Figure 3. Anatomical locations of LNs studied in autoimmune diseases. Schematic showing the location of LNs investigated proximal to sites of autoimmunity. Axillary, mediastinal and inguinal LN (pink open) in rheumatoid arthritis, axillary LN (pink closed) in systemic lupus erythematosus, pancreatic LN (blue) in type 1 diabetes and cervical LN (green) in multiple sclerosis. LN, lymph node.

In MS there has been studies to investigate cervical LN (figure 3) size and how it may correlate with clinical parameters such as disease progression and therapeutic response. Cervical LN enlargement, assessed by ultrasound, has been observed in patients with MS compared with age-matched controls which did not correlate with the ongoing treatment.⁶³ In contrast, a reduction in axial cervical LN diameter, measured by MRI, has also been associated with disease progression with larger diameters correlating with shorter disease duration.⁶⁴

In SLE, generalised lymphadenopathy is more commonly observed and associated with higher disease burden and the presence of anti- double stranded DNA (dsDNA) antibodies but not associated with renal or CNS involvement.⁶⁵ The generalised lymphadenopathy may be reflective of the multiorgan involvement observed in SLE compared with diseases such as RA and T1D which have a more localised organ involvement.

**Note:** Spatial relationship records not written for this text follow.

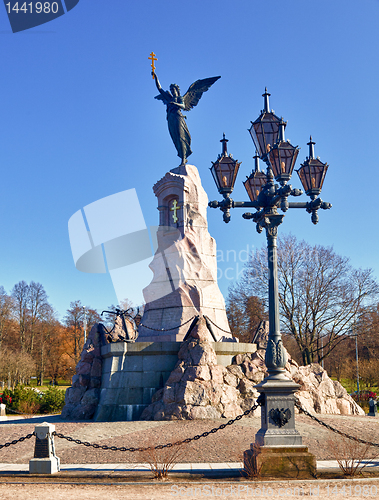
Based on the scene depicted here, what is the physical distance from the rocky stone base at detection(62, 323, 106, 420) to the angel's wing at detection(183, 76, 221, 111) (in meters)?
11.0

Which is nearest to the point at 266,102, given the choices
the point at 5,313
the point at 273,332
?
the point at 273,332

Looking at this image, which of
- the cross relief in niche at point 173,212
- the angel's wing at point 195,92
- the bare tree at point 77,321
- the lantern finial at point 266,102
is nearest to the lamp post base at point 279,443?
the lantern finial at point 266,102

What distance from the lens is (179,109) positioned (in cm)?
2252

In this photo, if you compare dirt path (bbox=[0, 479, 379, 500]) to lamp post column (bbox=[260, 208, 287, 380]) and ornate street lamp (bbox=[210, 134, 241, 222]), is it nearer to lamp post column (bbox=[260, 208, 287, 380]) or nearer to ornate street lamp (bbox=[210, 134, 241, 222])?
lamp post column (bbox=[260, 208, 287, 380])

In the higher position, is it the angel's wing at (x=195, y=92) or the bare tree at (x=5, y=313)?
the angel's wing at (x=195, y=92)

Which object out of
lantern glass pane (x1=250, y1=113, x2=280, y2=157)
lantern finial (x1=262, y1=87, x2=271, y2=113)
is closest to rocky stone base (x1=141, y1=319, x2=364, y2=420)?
lantern glass pane (x1=250, y1=113, x2=280, y2=157)

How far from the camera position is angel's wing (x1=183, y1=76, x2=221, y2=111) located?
74.6ft

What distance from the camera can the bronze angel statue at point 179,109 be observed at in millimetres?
22391

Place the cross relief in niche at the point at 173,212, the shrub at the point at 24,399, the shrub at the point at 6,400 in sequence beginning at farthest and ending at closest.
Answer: the shrub at the point at 6,400 < the shrub at the point at 24,399 < the cross relief in niche at the point at 173,212

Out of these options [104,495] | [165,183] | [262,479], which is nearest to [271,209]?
[262,479]

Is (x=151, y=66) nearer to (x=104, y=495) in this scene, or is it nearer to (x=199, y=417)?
(x=199, y=417)

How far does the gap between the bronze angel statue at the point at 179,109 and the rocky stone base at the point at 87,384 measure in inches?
349

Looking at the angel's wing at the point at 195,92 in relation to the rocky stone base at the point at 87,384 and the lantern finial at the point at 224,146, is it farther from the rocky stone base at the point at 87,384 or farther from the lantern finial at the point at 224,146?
the lantern finial at the point at 224,146

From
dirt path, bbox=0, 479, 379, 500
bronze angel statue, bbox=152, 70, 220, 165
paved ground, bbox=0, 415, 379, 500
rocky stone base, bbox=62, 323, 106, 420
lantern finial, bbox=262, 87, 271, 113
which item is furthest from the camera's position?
bronze angel statue, bbox=152, 70, 220, 165
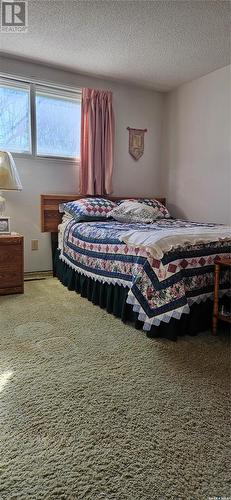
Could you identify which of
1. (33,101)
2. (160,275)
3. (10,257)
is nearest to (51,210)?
(10,257)

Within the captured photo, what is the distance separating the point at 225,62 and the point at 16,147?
223 centimetres

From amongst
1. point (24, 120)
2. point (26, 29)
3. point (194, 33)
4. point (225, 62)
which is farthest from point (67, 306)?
point (225, 62)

In a minority of cases more localised lymphadenopathy is observed in younger patients with more active disease.⁶⁵ Lymphadenopathy is not currently included in diagnostic criteria for SLE, due to its lack of specificity as it is also observed with similar histological presentation in rarer diseases such as Castleman Disease and Kikuchi-Fujimoto disease.⁶⁶

In RA, lymphadenopathy has been observed in up to 82% of patients,^{67 68} which is localised to LNs proximal to active arthritis joints and tend to be larger than in SLE.⁶⁷ Lymphadenopathy in the mediastinal LN (figure 3) has been associated with frequency of RA-related interstitial lung disease⁶⁹ which further supports the idea that the enlargement observed in autoimmune diseases is dependent on specific tissue/organ involvement. In like manner, lymphadenopathy of axillary LNs (figure 3) has also been associated with local joint involvement including tender and swollen joint counts.⁷⁰

In Sjogren’s syndrome (SS), lymphadenopathy is known to be localised to the cervical LN and possibly associated with salivary gland swelling and the presence of some autoantibodies.⁷¹ However very little is currently known about the cellular components of the cervical LN in SS which definitely warrants further investigation.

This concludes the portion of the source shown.